WORK INSTRUCTIONS: When you transcribe the listing that follows, keep every line exact and omit the pictures.

--- COLLECTED MATERIAL ---

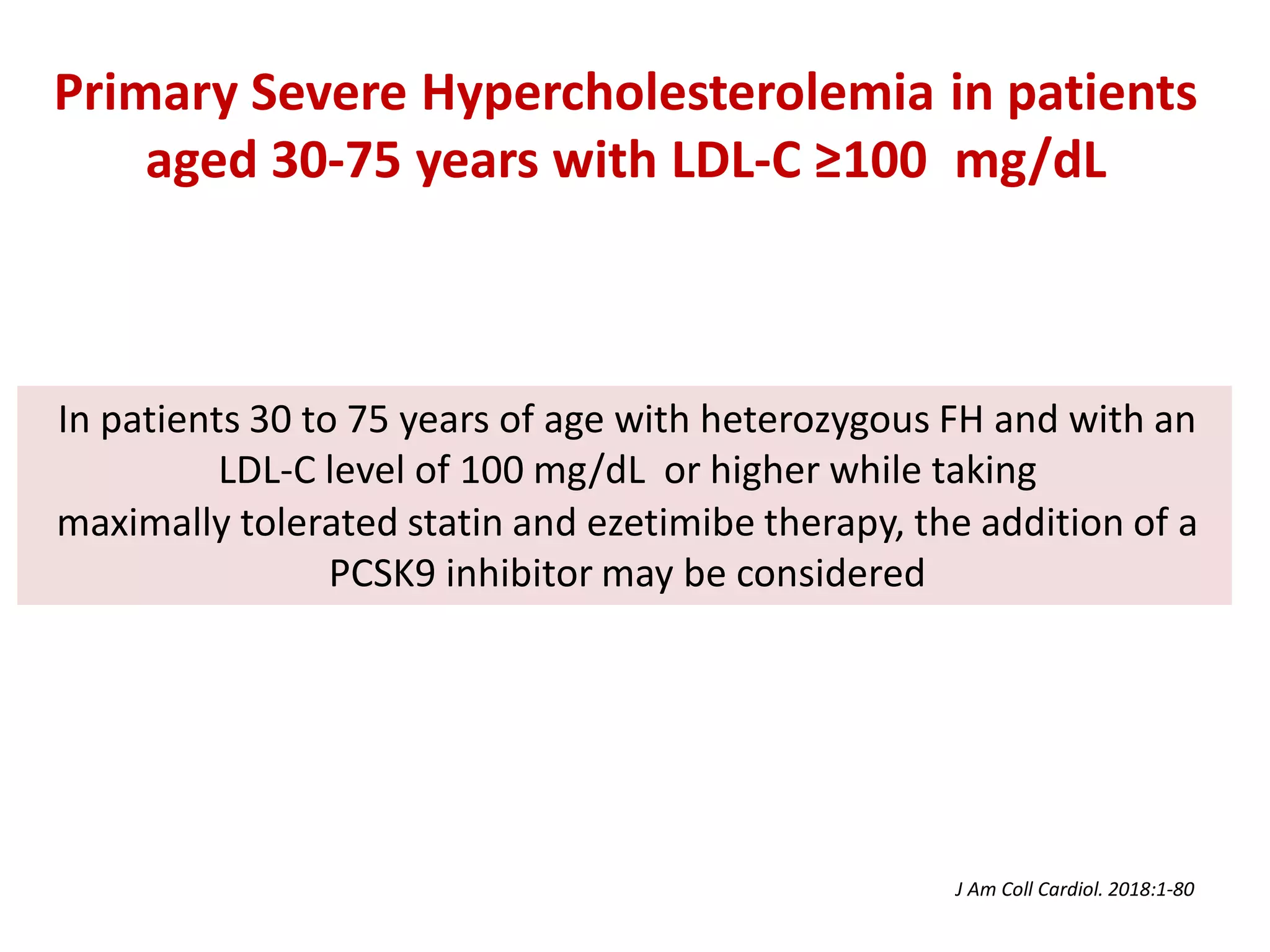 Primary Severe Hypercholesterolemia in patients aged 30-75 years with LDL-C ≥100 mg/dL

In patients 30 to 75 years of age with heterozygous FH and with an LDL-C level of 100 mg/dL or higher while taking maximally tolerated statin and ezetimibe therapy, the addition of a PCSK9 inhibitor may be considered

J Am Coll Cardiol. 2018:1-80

---

OUTPUT BELOW:
 Primary Severe Hypercholesterolemia in patients aged 30-75 years with LDL-C ≥100 mg/dL

In patients 30 to 75 years of age with heterozygous FH and with an LDL-C level of 100 mg/dL or higher while taking maximally tolerated statin and ezetimibe therapy, the addition of a PCSK9 inhibitor may be considered

J Am Coll Cardiol. 2018:1-80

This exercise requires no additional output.